In July 2024 NIST published AI 600-1, a Generative AI Profile that identifies 12 GAI-specific risks (confabulation, data privacy, harmful bias, info security, IP, etc.) and maps each onto actions across the four functions. Regulus' nist-ai-rmf-600-1 framework binds Regulus mechanisms to these GAI risks directly — e.g. pii-redaction ↔ GAI-4 data privacy.

Agent Interop Profile (planned Q4 2026)

On 7 April 2026 NIST published a concept note for an AI Agent Interoperability Profile covering identity and authorisation, security and risk management, and monitoring and logging.
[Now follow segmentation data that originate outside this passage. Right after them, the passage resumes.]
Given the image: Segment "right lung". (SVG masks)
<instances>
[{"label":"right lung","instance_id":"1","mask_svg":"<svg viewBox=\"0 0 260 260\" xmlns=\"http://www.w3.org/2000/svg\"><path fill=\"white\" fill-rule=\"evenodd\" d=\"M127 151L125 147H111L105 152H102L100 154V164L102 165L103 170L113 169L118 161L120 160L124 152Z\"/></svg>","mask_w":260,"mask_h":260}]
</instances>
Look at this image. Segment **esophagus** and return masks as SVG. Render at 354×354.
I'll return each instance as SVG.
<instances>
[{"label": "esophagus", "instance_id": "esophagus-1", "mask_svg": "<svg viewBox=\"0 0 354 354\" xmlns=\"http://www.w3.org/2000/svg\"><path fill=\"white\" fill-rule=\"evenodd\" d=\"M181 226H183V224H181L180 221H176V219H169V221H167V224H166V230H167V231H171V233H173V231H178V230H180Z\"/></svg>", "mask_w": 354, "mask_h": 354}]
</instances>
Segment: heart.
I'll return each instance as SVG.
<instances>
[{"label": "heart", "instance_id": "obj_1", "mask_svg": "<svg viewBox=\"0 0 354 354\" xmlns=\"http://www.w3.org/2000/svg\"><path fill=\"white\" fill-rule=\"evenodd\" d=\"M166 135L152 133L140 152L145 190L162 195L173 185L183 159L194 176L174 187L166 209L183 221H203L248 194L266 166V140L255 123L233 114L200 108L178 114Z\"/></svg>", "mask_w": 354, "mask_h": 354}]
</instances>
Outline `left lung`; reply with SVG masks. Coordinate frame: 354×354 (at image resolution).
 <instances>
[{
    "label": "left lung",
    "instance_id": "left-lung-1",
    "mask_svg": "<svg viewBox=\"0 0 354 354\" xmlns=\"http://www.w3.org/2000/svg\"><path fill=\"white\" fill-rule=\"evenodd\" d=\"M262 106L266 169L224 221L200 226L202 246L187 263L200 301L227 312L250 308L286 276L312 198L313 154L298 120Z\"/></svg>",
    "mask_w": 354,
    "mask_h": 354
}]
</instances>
The final profile is targeted for Q4 2026. Regulus pre-stubs the categories named in the concept note so adopters can pre-bind; control IDs will be remapped to match NIST's final publication.

What Regulus does for you

The NistAiRmfFramework class binds selected subcategories to Regulus mechanisms. Highlights:

  • GOVERN-1.5 (ongoing monitoring) ↔ audit-trail.
  • GOVERN-2.1 (roles and responsibilities) ↔ senior-management-arrangements.
  • GOVERN-6.1 (third-party risk) ↔ third-party-risk + model registry.
  • MAP-1.1 (context characterisation) ↔ purpose-binding.
  • MAP-4.1 (risk classification) ↔ model-risk-tier.
  • MEASURE-2.7 (security and resiliency) ↔ data-residency.
  • MANAGE-2.2 (incident response) ↔ incident-classification.

The full inventory of subcategories Regulus binds is rendered in the Coverage matrix and is generated from NistAiRmfFramework.bindings().

Activation

regulus:
  governance:
    frameworks: [nist-ai-rmf, nist-ai-rmf-600-1]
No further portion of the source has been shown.